Whereas a monetary system based upon the total accessible energy makes sense, Human circumlocution and unreasoned and arbitrary logic, where each strives to take an advantage by increasing their symbols, deprives all of such a basic and clean solution.
Humans, of course, cannot reason from total system orientations, so I do come to comprehend why of their deficiency.
I am also emotionally perplexed by behavioural psychology and history where, in the latter, textbooks seem to reflect what is desirable, not what is. That, as paradoxes usually do, eventually points a way to better understanding of Tony’s civilization.
Thinking to learn faster, I approach a teacher, asking for explanations of Feren’s political paradoxes. I am again jailed, as if some kind of nefarious enemy against the state!
Again I release myself, disappearing from the view of many.
Later three instructors refuse to discuss my questions, but I persist until one day a very elderly Human with silver-greying hair and long gnarled fingers, raises the Human hush sign to lips. Quietly, in a most natural way, he writes out his address and hands it to me.
As I stand before his doorway, ready to press inward the button that makes doors to buzz, some to ring, others to chime, I wonder if I am again to be jailed.
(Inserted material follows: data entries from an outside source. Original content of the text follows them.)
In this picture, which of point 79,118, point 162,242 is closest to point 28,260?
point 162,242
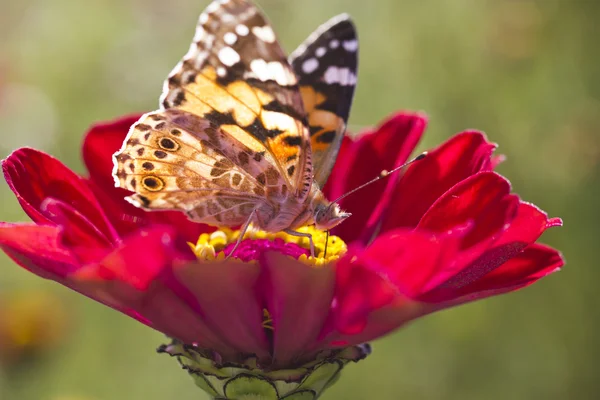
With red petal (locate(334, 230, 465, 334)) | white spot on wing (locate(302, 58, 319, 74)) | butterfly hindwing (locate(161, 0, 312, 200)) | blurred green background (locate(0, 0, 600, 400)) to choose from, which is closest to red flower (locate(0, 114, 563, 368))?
red petal (locate(334, 230, 465, 334))

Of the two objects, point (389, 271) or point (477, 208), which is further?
point (477, 208)

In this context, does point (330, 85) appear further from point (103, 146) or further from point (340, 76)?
point (103, 146)

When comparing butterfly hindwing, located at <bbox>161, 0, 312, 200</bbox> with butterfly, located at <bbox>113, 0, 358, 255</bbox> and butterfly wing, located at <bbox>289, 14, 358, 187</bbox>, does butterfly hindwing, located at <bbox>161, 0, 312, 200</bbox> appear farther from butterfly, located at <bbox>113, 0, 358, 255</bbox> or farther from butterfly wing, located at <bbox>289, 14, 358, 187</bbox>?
butterfly wing, located at <bbox>289, 14, 358, 187</bbox>

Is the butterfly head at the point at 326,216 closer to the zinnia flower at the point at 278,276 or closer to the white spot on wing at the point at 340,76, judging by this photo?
the zinnia flower at the point at 278,276

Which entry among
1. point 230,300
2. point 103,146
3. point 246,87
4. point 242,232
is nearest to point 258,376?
point 230,300

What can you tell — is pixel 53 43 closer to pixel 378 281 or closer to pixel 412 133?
pixel 412 133

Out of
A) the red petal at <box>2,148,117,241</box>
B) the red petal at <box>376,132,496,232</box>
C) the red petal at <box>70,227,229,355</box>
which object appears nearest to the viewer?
the red petal at <box>70,227,229,355</box>

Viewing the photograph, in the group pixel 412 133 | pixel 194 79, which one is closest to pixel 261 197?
pixel 194 79
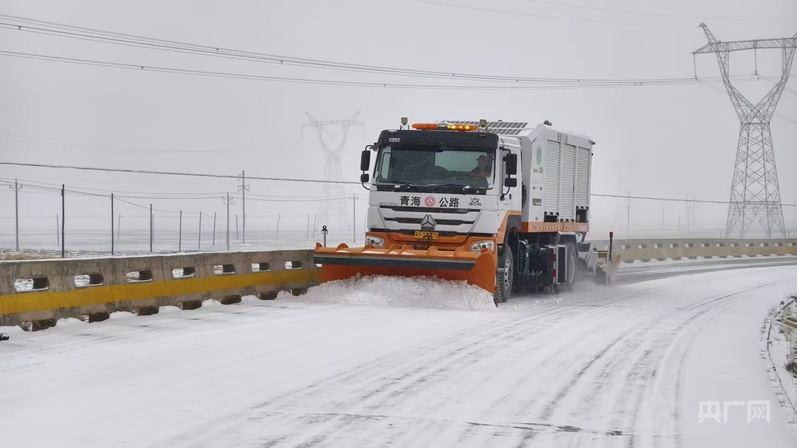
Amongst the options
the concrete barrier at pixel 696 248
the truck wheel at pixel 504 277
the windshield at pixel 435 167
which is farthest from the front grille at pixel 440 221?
the concrete barrier at pixel 696 248

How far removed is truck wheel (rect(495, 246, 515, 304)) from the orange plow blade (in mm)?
881

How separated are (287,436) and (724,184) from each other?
175438mm

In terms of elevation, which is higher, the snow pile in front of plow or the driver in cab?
the driver in cab

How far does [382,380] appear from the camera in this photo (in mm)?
8930

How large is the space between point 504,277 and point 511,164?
2176 mm

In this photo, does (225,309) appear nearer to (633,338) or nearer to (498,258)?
(498,258)

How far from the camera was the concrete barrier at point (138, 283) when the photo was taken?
12211 millimetres

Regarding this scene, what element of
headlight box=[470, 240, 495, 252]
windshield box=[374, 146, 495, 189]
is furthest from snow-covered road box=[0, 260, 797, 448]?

And, if so, for what? This door buzzes. He of the thatched silver-gray answers, standing tall with long whitened hair curling delicately at his ears. I sense four others inside.
He smiles with cheerful recognition, bushy-haired eyebrows raising slightly at each corner.
I am waved to a chair all covered with soft and springy materials, handed a sweetened and chilled drink, frozen water bobbing gently therein, and he explains with a sweeping hand wave, “These are my students, the only ones who have had the courage to question.”
“Since questions can lead to jail,” I brazenly reply, “can you be sure that I will not lead all of you there?”
“Oh!” he laughs. “I’ve had much dealing with police states. You are too awkward. You could not have passed their training programmes and remained so wide-eyed innocent!”
V
“Ah, but that’s the point,” Trod Gerard pendantically elucidates’ settling into soft cushions, and placing tapping fingers on arms built into the chair for resting Human appendages “Our Quations planetary system was once part of the distant confederation known as the Galactic Council. As the galactic civilization spread, communication and control problems became insurmountable between governing bodies.”
“But why – ah – specially bred?” one young and petite youth questions, the female’s hair flicking this way and that with each pause and enunciation. (It is then I realise that my hair hangs long and dangles with each motion of my Human body.)
“Co-ordination. As communication and co-ordination became exponentially complex, ordinary or average citizens can not cope. Thus, biology to the rescue. Galactic Co-ordinators, genetically bred, genetically designed, were faster with retentive memories, superior in co-ordination –.”
“Dr Gerard?” The burly and clean faced youth with rounded face and smiling disposition interposed both speech and hand before our tutor. “Even improved biology did not save the union, did it?”